Information systems and databases
File storage
Computers have been used since the 1950s for the storage and processing of data. An important point to note is that the main memory of a computer provides only temporary storage; any data stored in main memory is lost when the power is turned off. For the permanent storage of data, one must turn to auxiliary storage, primarily magnetic and optical media such as tapes, disks, and CDs. Data is stored on such media but must be read into main memory for processing. A major goal of information-system designers has been to develop software to locate specific data on auxiliary storage and read it efficiently into main memory for processing. The underlying structure of an information system is a set of files stored permanently on some secondary storage device. The software that comprises a file management system supports the logical breakdown of a file into records. Each record describes some thing (or entity) and consists of a number of fields, where each field gives the value of some property (or attribute) of the entity. A simple file of records is adequate for uncomplicated business data, such as an inventory of a grocery store or a collection of customer accounts.
Early file systems were always sequential, meaning that the successive records had to be processed in the order in which they were stored, starting from the beginning and proceeding down to the end. This file structure was appropriate and was in fact the only one possible when files were stored solely on large reels of magnetic tape and skipping around to access random data was not feasible.

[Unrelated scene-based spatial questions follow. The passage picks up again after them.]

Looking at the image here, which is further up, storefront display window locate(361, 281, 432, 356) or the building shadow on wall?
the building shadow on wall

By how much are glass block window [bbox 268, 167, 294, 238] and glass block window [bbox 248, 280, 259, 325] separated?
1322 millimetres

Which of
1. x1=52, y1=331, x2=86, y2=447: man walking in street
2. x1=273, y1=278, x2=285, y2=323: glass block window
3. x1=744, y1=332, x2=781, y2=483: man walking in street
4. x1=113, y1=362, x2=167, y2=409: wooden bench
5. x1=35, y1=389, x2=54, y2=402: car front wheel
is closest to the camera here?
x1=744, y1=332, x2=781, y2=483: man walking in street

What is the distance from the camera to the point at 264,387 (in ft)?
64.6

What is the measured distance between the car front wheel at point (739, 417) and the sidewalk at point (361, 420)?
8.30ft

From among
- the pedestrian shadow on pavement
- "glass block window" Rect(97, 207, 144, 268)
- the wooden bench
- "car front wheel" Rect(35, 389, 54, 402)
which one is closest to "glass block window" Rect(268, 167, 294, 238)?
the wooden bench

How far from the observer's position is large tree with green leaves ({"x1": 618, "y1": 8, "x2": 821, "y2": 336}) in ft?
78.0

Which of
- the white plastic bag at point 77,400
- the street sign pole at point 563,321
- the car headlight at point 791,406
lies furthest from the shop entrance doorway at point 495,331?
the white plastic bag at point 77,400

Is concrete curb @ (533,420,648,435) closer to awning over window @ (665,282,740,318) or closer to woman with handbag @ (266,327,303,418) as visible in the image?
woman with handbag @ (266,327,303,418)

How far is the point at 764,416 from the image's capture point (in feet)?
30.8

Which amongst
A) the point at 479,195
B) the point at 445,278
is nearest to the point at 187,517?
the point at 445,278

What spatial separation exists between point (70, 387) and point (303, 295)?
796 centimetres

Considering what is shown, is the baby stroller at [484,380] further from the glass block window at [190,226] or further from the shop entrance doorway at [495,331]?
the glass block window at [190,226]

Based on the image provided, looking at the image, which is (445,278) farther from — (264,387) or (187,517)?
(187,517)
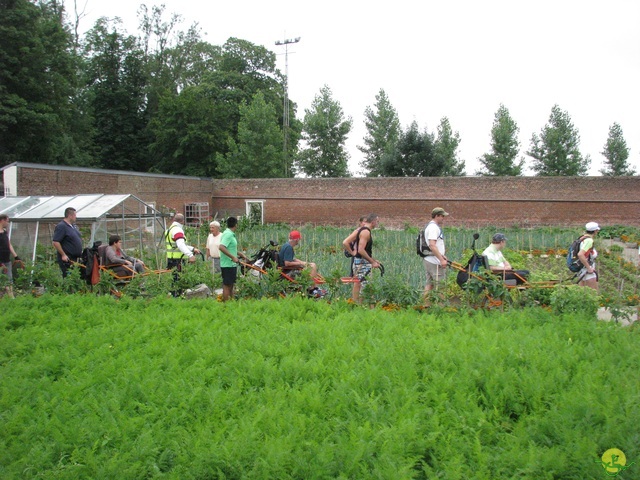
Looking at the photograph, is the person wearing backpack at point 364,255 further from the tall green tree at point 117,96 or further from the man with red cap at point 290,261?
the tall green tree at point 117,96

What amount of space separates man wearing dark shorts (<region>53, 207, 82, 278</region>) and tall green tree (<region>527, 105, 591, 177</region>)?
36122 millimetres

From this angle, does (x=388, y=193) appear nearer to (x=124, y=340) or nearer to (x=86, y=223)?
(x=86, y=223)

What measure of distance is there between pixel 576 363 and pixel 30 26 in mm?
34532

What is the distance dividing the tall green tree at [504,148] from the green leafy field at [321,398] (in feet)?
119

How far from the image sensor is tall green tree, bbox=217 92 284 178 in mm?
38375

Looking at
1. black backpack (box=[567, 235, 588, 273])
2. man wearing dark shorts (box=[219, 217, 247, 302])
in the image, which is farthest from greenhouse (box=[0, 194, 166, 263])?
black backpack (box=[567, 235, 588, 273])

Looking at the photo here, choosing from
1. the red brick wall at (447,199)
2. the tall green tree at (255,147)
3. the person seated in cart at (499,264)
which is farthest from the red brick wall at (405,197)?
the person seated in cart at (499,264)

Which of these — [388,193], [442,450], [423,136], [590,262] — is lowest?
[442,450]

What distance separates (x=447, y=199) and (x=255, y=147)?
14258mm

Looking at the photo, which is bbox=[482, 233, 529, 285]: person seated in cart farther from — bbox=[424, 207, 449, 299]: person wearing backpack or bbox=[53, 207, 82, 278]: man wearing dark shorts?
bbox=[53, 207, 82, 278]: man wearing dark shorts

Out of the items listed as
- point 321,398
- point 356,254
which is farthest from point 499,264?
point 321,398

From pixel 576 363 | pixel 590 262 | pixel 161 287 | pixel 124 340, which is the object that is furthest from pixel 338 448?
pixel 590 262

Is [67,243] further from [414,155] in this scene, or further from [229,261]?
[414,155]

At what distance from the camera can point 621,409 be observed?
4074 mm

Sequential files are generally stored in some sorted order (e.g., alphabetic) for printing of reports (e.g., a telephone directory) and for efficient processing of batches of transactions. Banking transactions (deposits and withdrawals), for instance, might be sorted in the same order as the accounts file, so that as each transaction is read the system need only scan ahead (never backward) to find the accounts record to which it applies.
When so-called direct-access storage devices (DASDs; primarily magnetic disks) were developed, it became possible to access a random data block on the disk. (A data block is the unit of transfer between main memory and auxiliary storage and usually consists of several records.) Files can then be indexed so that an arbitrary record can be located and fetched (loaded into the main memory). An index of a file is much like an index of a book; it consists of a listing of identifiers that distinguish the records (e.g., names might be used to identify personnel records), along with the records’ locations. Since indexes might be long, they are usually structured in some hierarchical fashion and are navigated by using pointers, which are identifiers that contain the address (location in memory) of some item. The top level of an index, for example, might contain locations of (point to) indexes to items beginning with the letters A, B, etc. The A index itself may contain not locations of data items but pointers to indexes of items beginning with the letters Ab, Ac, and so on. Reaching the final pointer to the desired record by traversing such a treelike structure is quite rapid. File systems making use of indexes can be either purely indexed, in which case the records need be in no particular order and every individual record must have an index entry that points to the record’s location, or they can be “indexed-sequential.” In this case a sort order of the records as well as of the indexes is maintained, and index entries need only give the location of a block of sequentially ordered records. Searching for a particular record in a file is aided by maintaining secondary indexes on arbitrary attributes as well as by maintaining a primary index on the same attribute on which the file is sorted. For example, a personnel file may be sorted on (and maintain a primary index on) employee identification numbers, but it might also maintain indexes on names and departments. An indexed-sequential file system supports not only file search and manipulation commands of both a sequential and index-based nature but also the automatic creation of indexes.